Cross-tool calls. Tool responses inject system-like text that bleeds back into the reply tone.
High temperature. The variance reads as drift even when the persona is "still itself."

Recovery actions

engine.pipeline.drift_detection.action_on_alert controls what happens when the threshold trips:

warn (default) — the reply ships, the alert is logged, the webhook event persona.audit_failed (drift variant) emits.
auto_recover — Moonborn runs a single low-temperature regeneration with the fingerprint reference re-injected.
block — the reply is not returned; the caller gets a 409 Conflict with the drift envelope.

Threshold tuning

The default 0.30 is a balanced middle. Tighten for brand-safe surfaces:

Customer support, regulated content → 0.20.
General product chat → 0.30.
Creative play, character workshops → 0.45.

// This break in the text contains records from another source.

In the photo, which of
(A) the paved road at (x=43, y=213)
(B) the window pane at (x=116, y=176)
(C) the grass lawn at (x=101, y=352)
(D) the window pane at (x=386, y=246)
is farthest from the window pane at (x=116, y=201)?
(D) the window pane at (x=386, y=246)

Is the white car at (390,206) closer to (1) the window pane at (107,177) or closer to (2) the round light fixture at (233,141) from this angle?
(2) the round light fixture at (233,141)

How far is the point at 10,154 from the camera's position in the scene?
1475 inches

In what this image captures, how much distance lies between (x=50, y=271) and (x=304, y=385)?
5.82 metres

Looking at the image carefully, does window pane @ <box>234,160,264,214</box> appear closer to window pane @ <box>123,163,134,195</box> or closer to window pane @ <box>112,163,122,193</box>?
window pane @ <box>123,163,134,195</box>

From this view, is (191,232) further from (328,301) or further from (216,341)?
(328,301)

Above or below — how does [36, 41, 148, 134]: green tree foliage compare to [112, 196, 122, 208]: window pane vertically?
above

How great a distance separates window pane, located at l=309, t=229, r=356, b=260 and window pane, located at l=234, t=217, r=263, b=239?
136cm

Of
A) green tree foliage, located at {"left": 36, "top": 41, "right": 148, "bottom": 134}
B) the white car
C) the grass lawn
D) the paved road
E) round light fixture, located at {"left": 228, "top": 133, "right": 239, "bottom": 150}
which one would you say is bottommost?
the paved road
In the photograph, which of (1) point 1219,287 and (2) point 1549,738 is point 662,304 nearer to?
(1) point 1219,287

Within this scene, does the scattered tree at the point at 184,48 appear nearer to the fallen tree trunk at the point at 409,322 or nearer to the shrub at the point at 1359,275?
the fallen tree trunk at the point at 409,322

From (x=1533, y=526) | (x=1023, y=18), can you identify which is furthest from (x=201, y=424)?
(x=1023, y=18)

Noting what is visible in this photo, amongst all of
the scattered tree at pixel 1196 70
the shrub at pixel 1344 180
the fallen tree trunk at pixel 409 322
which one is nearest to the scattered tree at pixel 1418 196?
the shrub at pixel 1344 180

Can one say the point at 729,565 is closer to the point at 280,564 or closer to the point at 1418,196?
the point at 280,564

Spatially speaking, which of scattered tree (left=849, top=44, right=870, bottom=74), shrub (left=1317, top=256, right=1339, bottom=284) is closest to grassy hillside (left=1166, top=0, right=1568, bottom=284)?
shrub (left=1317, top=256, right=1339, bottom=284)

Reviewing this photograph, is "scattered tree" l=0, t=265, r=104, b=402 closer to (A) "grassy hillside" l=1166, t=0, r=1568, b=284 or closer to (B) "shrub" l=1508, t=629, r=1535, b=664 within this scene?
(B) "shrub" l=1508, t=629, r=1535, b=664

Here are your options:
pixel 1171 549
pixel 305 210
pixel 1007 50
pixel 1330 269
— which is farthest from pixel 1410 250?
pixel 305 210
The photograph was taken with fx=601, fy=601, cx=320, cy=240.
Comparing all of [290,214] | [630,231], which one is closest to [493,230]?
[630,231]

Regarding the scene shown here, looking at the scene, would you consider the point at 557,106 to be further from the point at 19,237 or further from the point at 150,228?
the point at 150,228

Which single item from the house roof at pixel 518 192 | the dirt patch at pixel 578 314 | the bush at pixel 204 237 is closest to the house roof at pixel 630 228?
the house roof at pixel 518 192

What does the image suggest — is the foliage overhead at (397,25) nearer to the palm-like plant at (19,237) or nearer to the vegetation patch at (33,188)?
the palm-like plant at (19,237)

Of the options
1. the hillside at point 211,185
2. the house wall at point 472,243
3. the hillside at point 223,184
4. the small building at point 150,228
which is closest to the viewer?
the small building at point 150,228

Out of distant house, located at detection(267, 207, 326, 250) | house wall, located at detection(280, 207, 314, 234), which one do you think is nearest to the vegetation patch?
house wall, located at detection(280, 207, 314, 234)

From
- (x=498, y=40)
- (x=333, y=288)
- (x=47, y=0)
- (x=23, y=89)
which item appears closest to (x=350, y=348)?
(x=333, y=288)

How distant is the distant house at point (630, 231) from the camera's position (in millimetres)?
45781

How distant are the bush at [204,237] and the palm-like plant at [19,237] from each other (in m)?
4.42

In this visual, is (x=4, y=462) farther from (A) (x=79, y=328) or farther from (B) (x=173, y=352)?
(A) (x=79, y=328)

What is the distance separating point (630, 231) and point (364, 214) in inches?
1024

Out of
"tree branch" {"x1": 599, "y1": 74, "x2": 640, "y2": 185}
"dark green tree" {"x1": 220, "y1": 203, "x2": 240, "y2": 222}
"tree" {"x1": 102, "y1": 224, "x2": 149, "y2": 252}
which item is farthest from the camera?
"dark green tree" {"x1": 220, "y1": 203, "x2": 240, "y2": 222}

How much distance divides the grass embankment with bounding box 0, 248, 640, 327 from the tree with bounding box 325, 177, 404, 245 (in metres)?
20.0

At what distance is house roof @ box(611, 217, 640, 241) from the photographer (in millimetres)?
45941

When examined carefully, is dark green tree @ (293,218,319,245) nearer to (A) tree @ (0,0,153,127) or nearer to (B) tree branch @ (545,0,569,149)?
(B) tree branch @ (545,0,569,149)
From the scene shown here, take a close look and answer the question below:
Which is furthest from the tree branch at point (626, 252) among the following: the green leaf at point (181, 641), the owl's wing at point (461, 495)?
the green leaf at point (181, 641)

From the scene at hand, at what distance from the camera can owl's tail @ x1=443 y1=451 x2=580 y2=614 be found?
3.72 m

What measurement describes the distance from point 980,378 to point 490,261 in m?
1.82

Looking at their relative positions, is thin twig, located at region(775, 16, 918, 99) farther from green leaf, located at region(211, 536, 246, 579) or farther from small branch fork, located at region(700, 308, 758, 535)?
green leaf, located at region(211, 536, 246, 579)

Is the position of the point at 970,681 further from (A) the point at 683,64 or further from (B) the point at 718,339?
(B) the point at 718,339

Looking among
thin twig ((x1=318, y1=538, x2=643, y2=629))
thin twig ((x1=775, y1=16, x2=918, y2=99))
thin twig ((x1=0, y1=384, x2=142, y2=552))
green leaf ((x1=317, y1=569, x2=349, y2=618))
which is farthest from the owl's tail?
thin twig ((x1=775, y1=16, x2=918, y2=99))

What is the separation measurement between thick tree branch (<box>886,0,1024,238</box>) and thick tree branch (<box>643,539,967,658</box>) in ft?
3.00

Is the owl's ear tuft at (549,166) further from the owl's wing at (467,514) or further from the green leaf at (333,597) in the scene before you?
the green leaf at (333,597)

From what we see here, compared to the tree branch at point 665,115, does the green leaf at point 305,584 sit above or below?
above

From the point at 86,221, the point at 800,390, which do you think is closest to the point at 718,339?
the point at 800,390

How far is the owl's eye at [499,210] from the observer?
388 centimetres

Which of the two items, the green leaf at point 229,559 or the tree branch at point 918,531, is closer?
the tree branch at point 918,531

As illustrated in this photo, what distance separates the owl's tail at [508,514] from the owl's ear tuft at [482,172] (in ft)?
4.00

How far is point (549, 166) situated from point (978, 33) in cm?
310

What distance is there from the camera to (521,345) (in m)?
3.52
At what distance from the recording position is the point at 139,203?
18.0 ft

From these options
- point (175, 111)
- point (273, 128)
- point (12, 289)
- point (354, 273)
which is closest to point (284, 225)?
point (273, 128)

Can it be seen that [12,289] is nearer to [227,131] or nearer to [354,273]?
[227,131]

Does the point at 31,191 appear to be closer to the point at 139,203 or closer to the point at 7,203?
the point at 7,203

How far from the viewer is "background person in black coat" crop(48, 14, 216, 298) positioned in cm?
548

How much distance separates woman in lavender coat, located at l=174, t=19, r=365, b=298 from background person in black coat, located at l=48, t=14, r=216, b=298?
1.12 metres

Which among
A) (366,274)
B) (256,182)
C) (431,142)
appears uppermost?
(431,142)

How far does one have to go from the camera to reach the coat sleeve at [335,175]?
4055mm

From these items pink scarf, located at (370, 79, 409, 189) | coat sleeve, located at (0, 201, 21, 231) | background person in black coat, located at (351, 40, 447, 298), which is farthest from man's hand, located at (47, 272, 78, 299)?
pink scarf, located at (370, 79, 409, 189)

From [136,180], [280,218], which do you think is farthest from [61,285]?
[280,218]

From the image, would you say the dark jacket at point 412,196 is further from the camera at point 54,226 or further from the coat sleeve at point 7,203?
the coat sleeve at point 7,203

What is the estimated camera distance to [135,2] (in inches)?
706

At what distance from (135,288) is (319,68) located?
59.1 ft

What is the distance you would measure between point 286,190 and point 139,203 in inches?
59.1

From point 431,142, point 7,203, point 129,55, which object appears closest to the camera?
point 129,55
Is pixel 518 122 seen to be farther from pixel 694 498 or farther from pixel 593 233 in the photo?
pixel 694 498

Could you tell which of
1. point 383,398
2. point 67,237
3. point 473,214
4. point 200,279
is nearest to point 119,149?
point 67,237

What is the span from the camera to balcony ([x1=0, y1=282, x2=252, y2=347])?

Per-persona overrides via the persona's runtime contract. See the Drift threshold tuning workshop.

API

Every chat reply (POST /v1/chat/sessions/{id}/messages) carries drift fields in its response.
Webhook event persona.audit_failed fires on alert (HMAC-signed, five retries).

Honest scope

Drift detection measures how close the reply is to the persona's voice. It doesn't measure factual accuracy or content safety — that's the moderation pipeline's job. A factually wrong reply with perfect voice still scores 0.05.